When our son Bill was four or five he carried around a wrench and pushed around a big yellow Tonka truck. He greatly admired the man that came to pump the septic tank — his big truck, the hoses and wrench, and oh yes, the gloves! He almost never played in his room. Dan, our second son, carried a toy phone around, loved the intricacies of anything miniature, and has always found his room to be a sanctuary that was his space alone. They are both developing into fine young men that we are proud of. We celebrate their differences! But more important than what these boys will DO as an occupation is what they will BE as men.
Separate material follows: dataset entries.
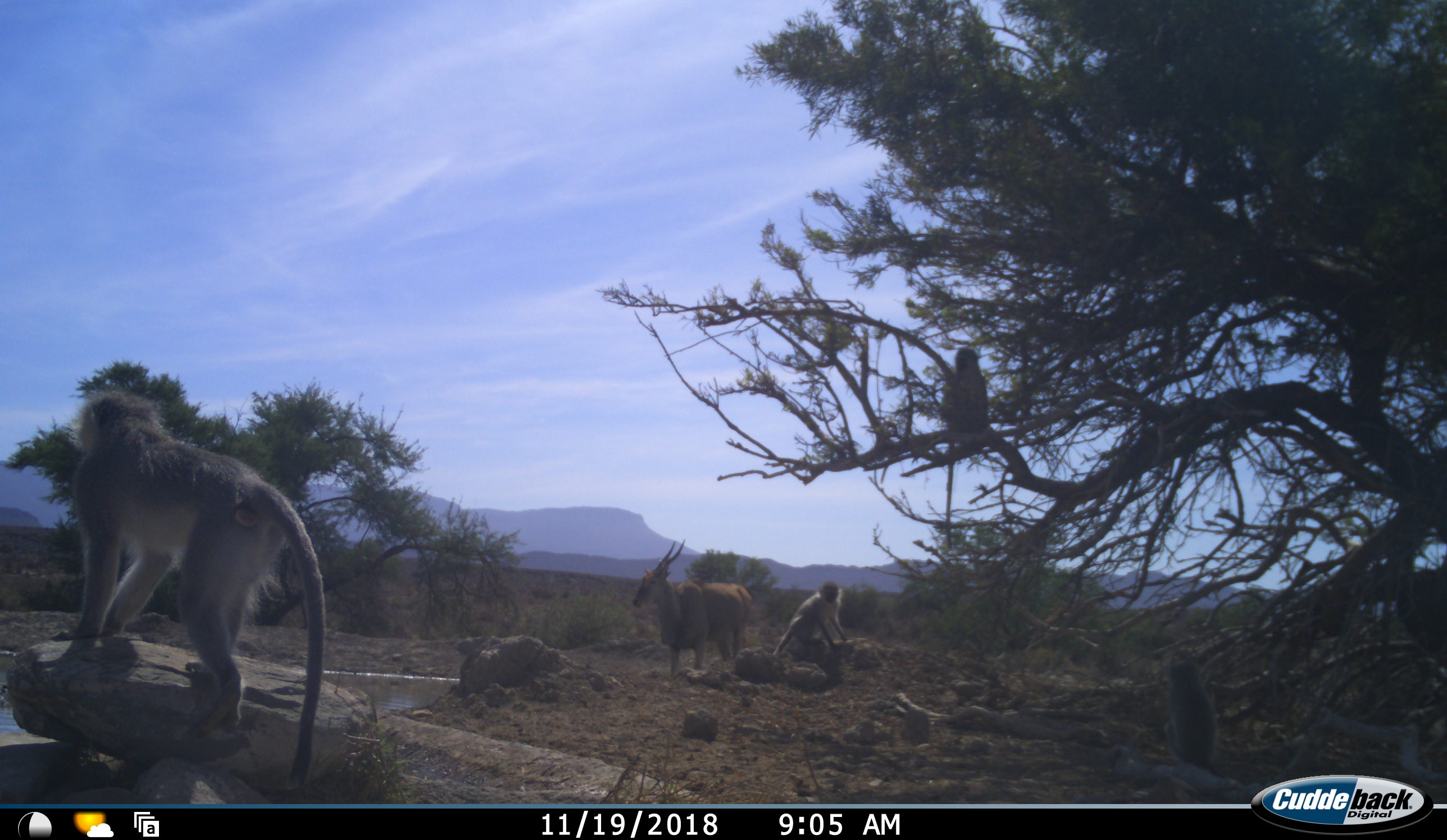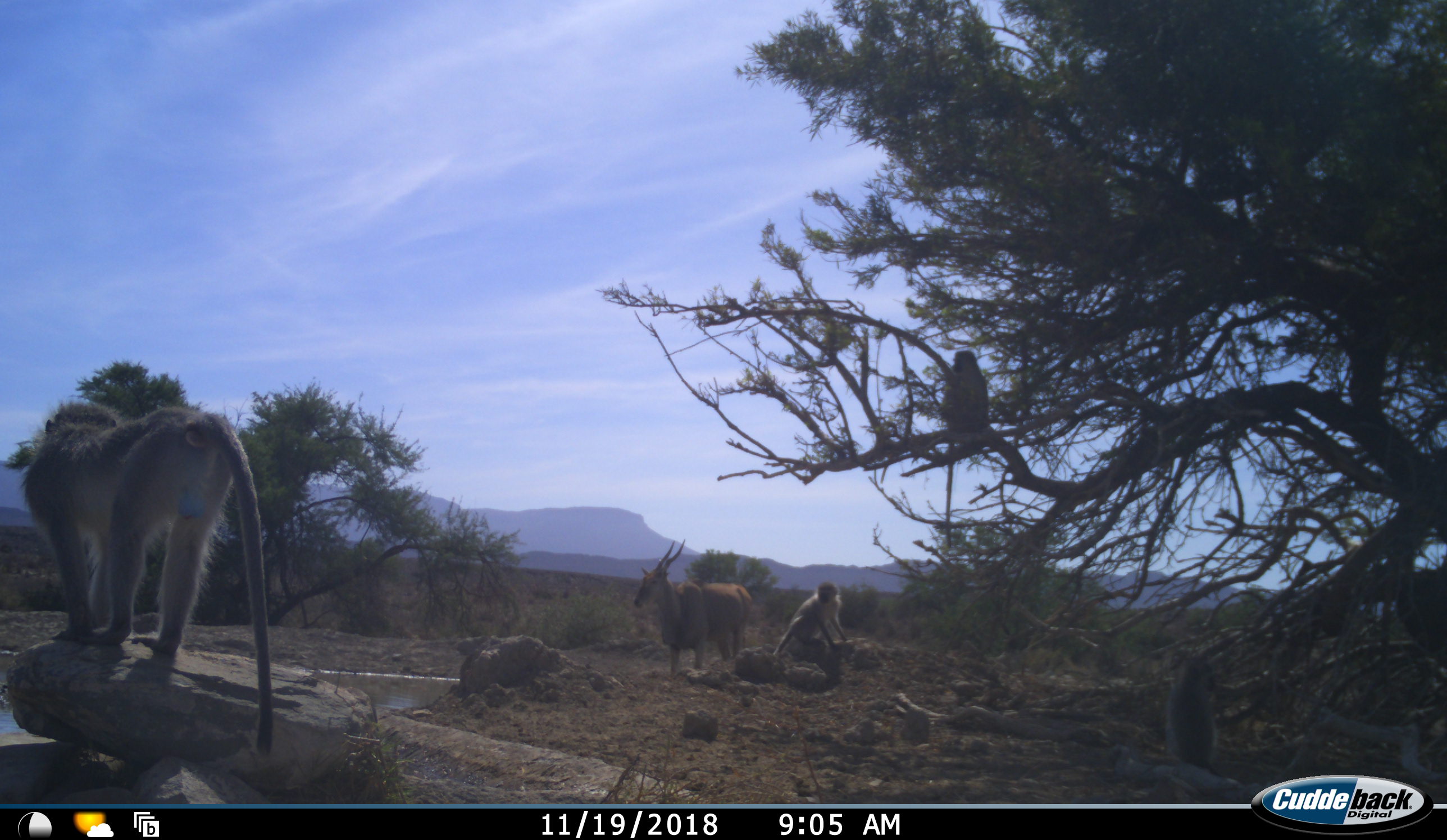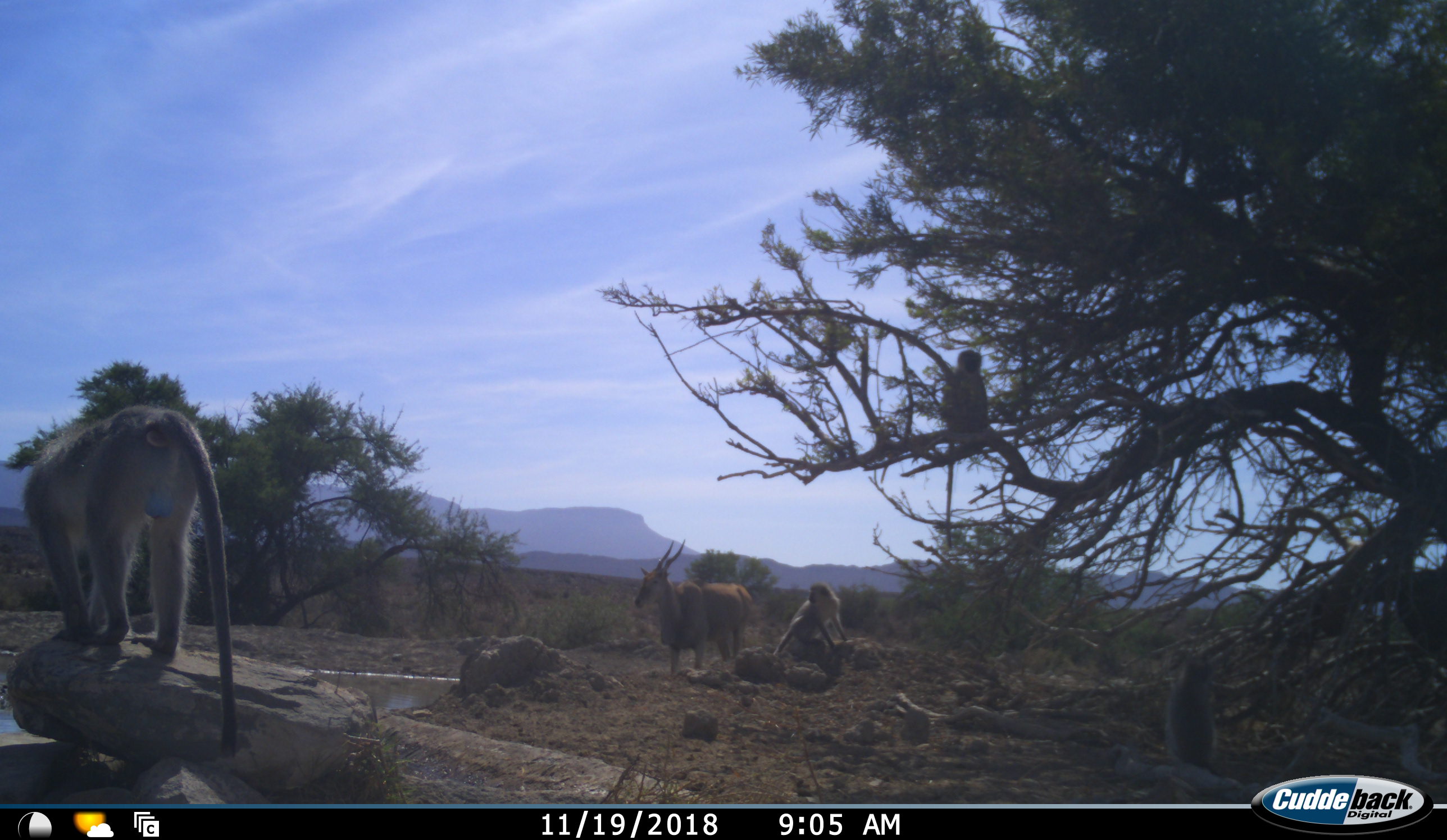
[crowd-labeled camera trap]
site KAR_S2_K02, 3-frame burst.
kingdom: Animalia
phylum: Chordata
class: Mammalia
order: Artiodactyla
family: Bovidae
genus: Tragelaphus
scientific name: Tragelaphus oryx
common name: eland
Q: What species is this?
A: Eland (Tragelaphus oryx).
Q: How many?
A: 1.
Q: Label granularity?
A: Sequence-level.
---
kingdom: Animalia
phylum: Chordata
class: Mammalia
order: Primates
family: Cercopithecidae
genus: Chlorocebus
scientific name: Chlorocebus pygerythrus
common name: vervet monkey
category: monkeyvervet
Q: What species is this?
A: Monkeyvervet (vervet monkey) (Chlorocebus pygerythrus).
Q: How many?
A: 4.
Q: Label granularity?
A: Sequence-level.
=I have seen men who have lost their jobs in mid-life and are thrown entirely into a tailspin because their only identity was in what they did. Very little of their identity was found in who they were as an individual.=
With our shifting, changing society, job security is almost extinct. Young people can plan to train more than once for careers that are also shifting and changing as fast as our technology advances. Stability is no longer found in what we do or where we live. It must be found in who we are; otherwise we are in danger of being crushed by the changes taking place all around us.
So how does a parent equip a child for a world that is fast evolving, and a society that is eroding, changing, and growing all at the same time? I look back over the years as our children have matured and grown. As we have pondered that question ourselves, I see one very important underlying principal: teach them to live a life of significance!
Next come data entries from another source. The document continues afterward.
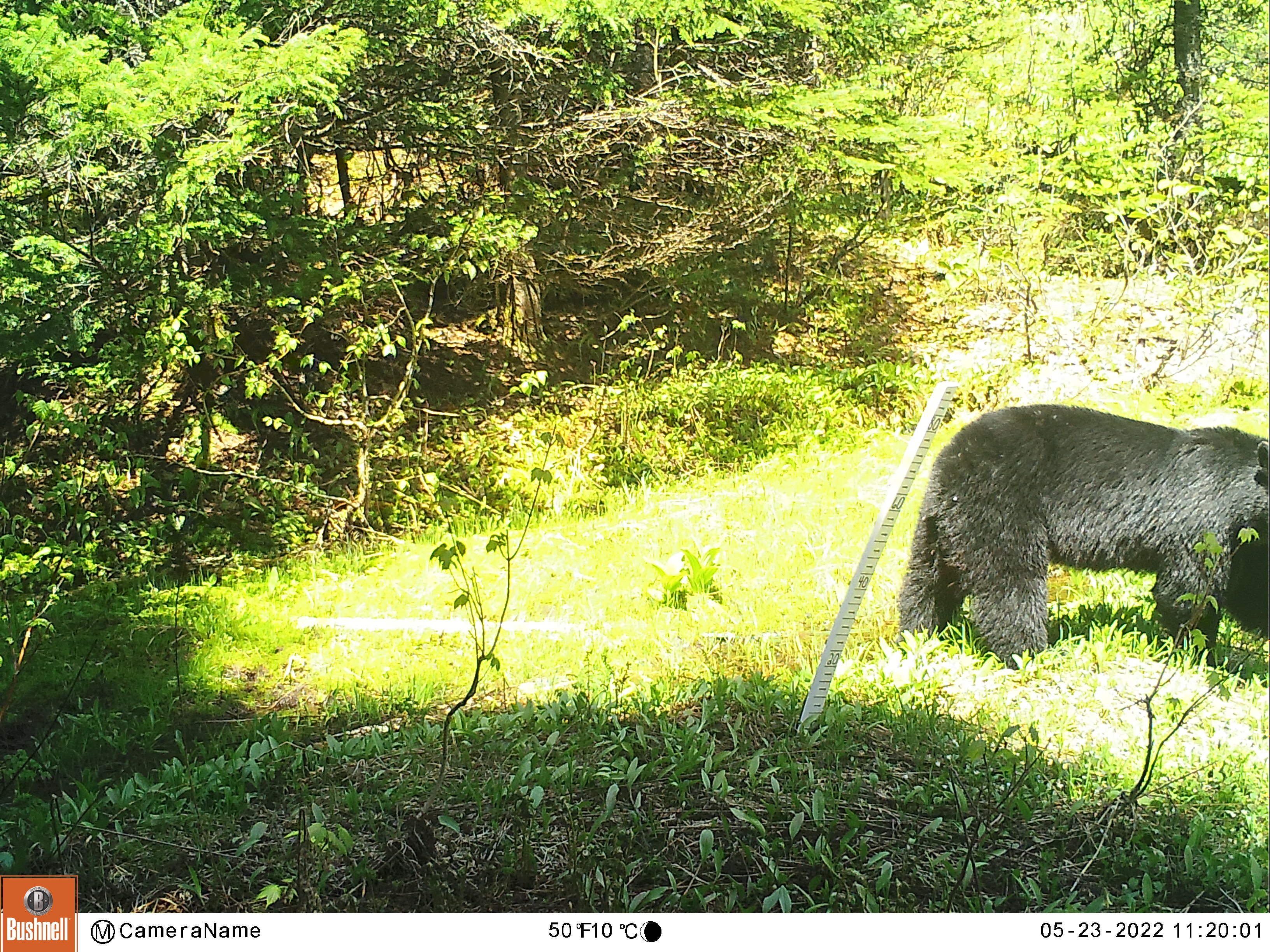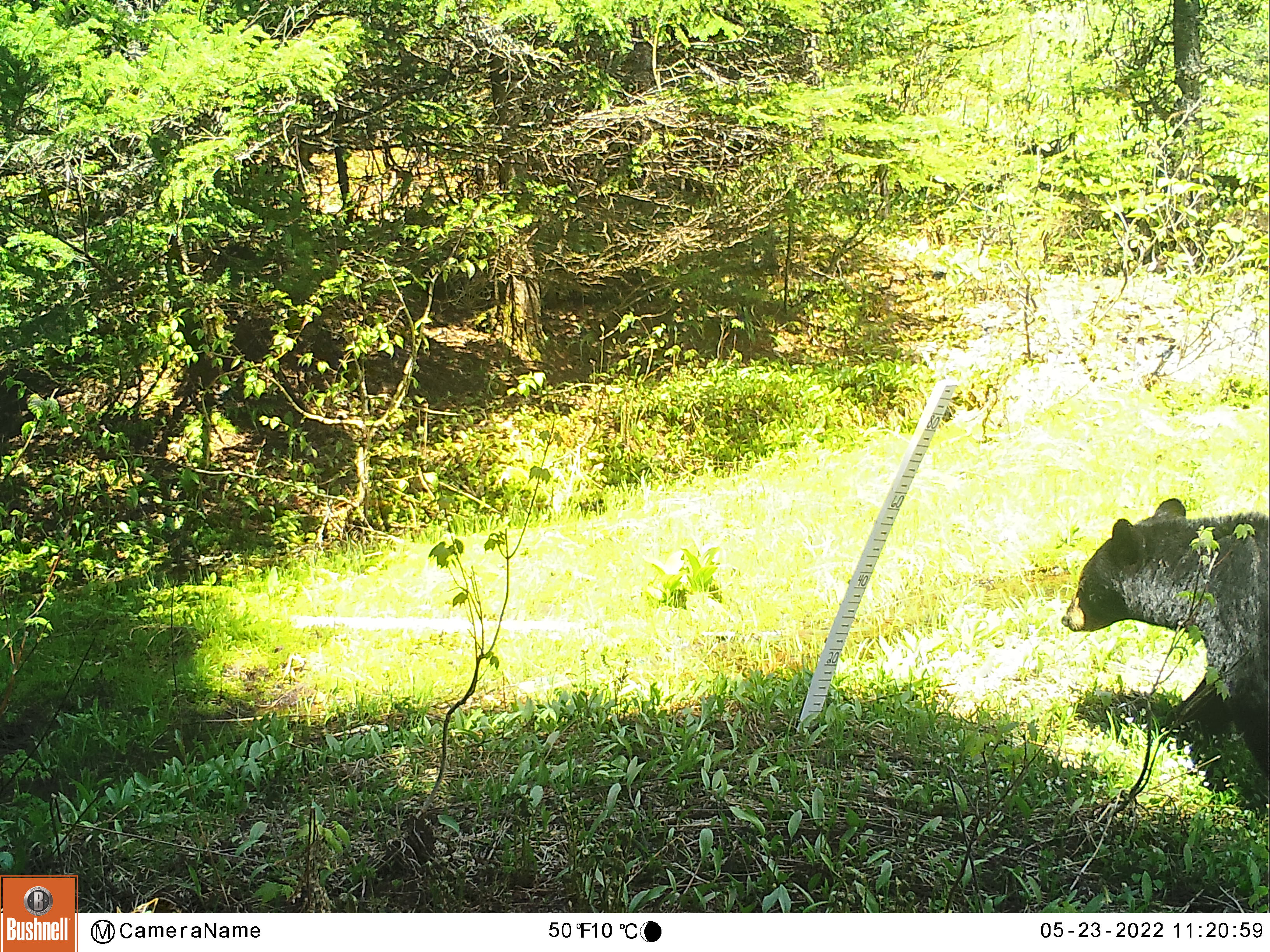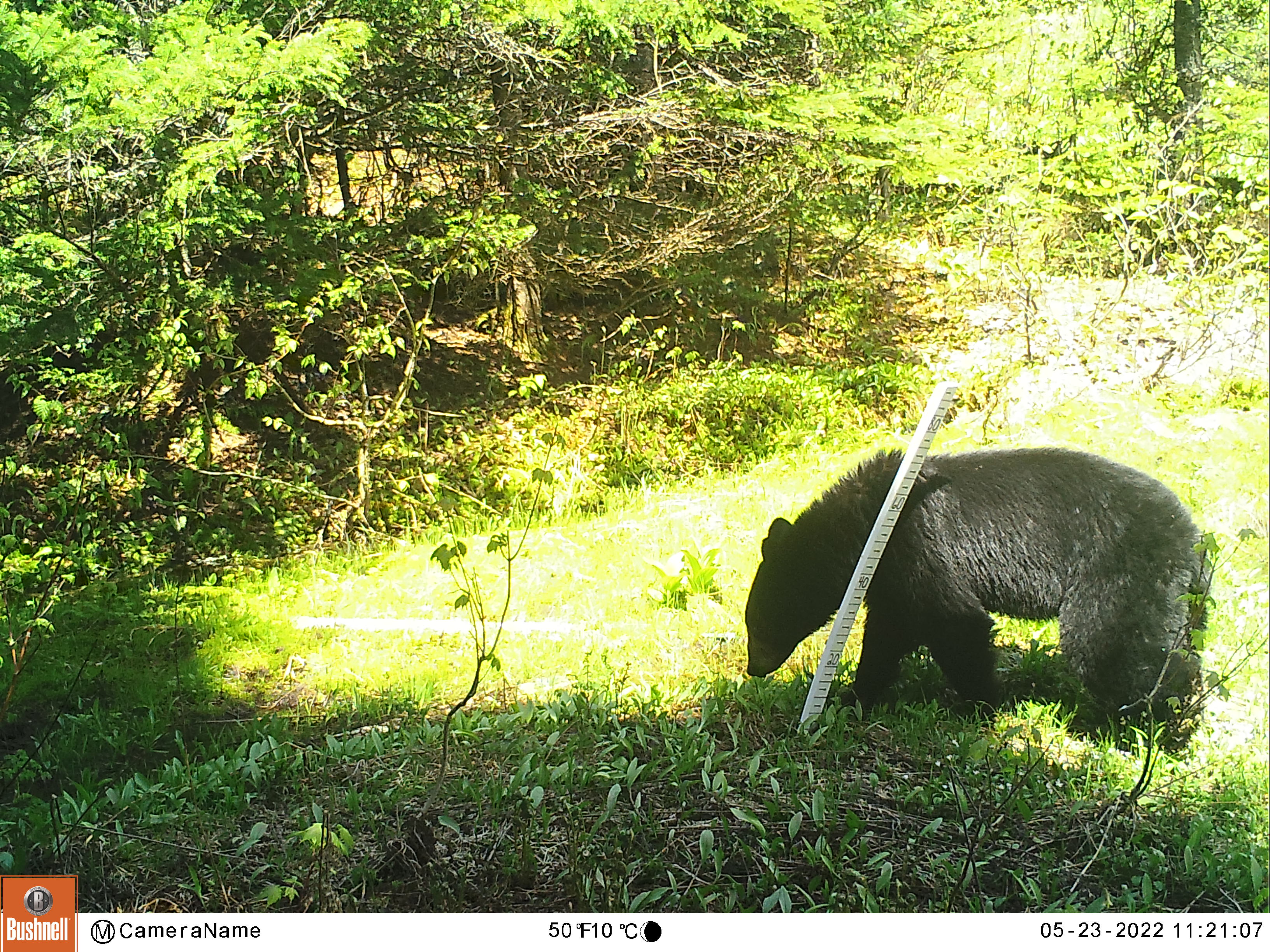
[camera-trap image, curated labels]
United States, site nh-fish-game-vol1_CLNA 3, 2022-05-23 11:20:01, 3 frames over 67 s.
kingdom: Animalia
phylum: Chordata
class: Mammalia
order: Carnivora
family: Ursidae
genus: Ursus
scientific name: Ursus americanus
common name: black bear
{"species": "black bear (Ursus americanus)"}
Just what does that mean? First of all, let’s look at what it doesn’t mean. Today, in our society’s desperate quest for self-esteem, we sometimes buy into the false philosophy that beauty and possessions are our score cards and our significance is measured by that. But this couldn’t be more wrong. One look at the evening news shows us daily the lives of people who have been stripped of possessions and even beauty.
Regularly we hear of people around the world who have lost everything material and many have been hurt or maimed in fierce circumstances. Some will be left only with who they are as individuals. No flash flood or earthquake can wash away their love, courage, intelligence, compassion, or their ingenuity and their faith. These are the things they are on the inside. These are the things that make one’s life significant.
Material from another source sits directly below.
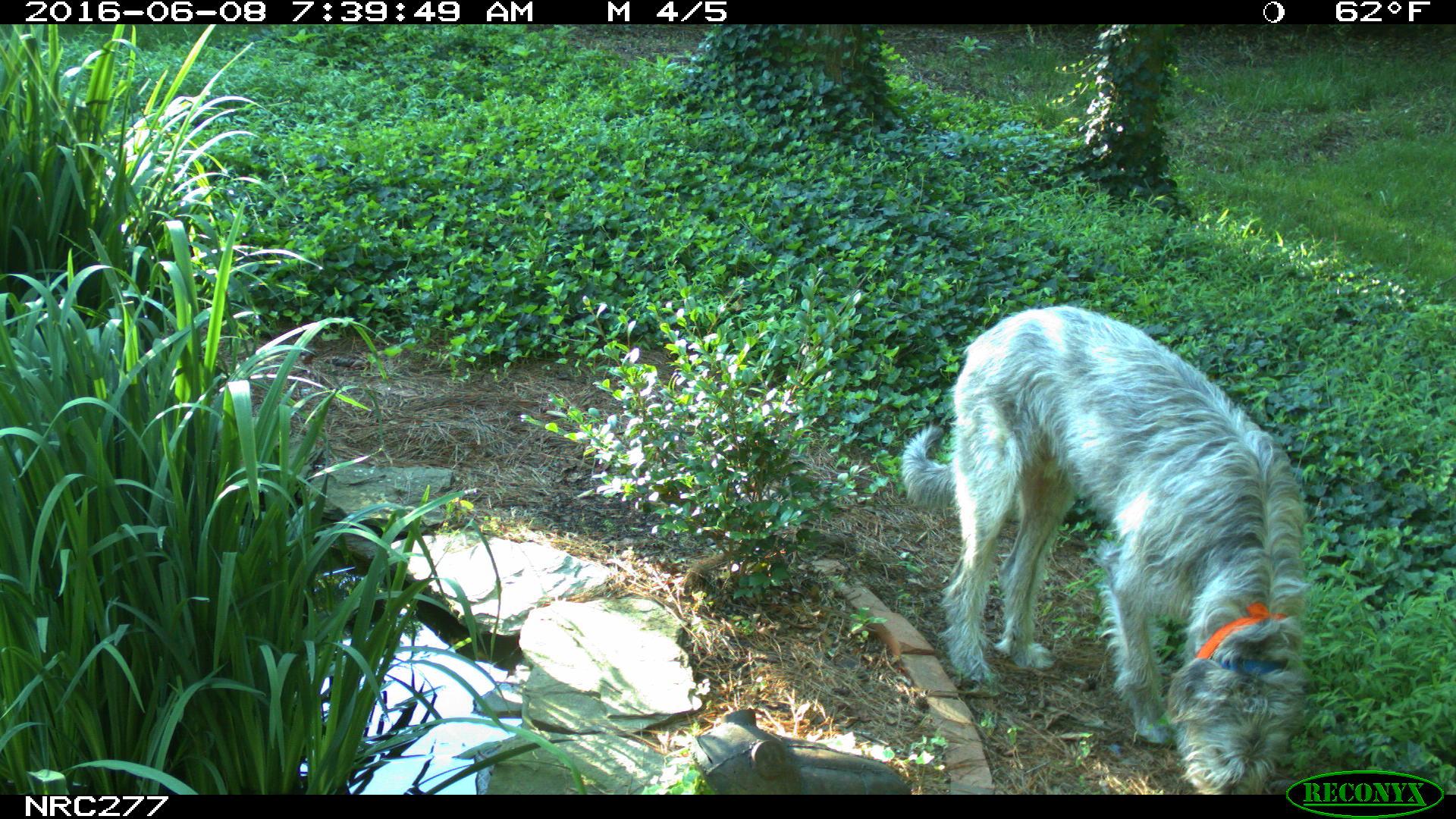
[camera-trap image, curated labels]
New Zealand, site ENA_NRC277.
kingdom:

In order to help your child understand he/she is a significant person and can live a life of significance, here are a few things that you can do. You will come up with many others as you explore the idea coming from being as opposed to doing.
- Introduce him/her to others using his/her name, demonstrating that this child matters.
- Give him/her chores that he/she is capable of and truly appreciate the help and effort put forth.
- Let your child speak for him/her self.
- As your child grows older, ask for your child’s opinions in things that affect the family and show appreciation for their ideas. Children have amazing insights when we truly listen.
- Spend one-on-one time with your child. Even 10 minutes invested with direct eye contact and real listening will make a difference. Knowing he/she matters impacts actions dramatically.
- Trust your child and let him/her know you do.
- As they get older, support them in their ideas as much as possible. Dialogue more and demand/command less.
- Commend character qualities such as compassion, courage, kindness, and caring.
- When your child behaves in a way you disapprove of, let him/her know “that’s not like you” and thus help break patterns of negative behavior.
- Teach them to help others: unsolicited and without expectation of compensation.
- Remind your child daily of the value that God has given him or her: that they are made in His image, that He loves them beyond measure, and that He has made them for a purpose!
Letting a child know he/she has significance as a person builds a courage in him/her to tackle the world and go after what he/she wants. Strength of character anchors one through change as no outer accomplishment can.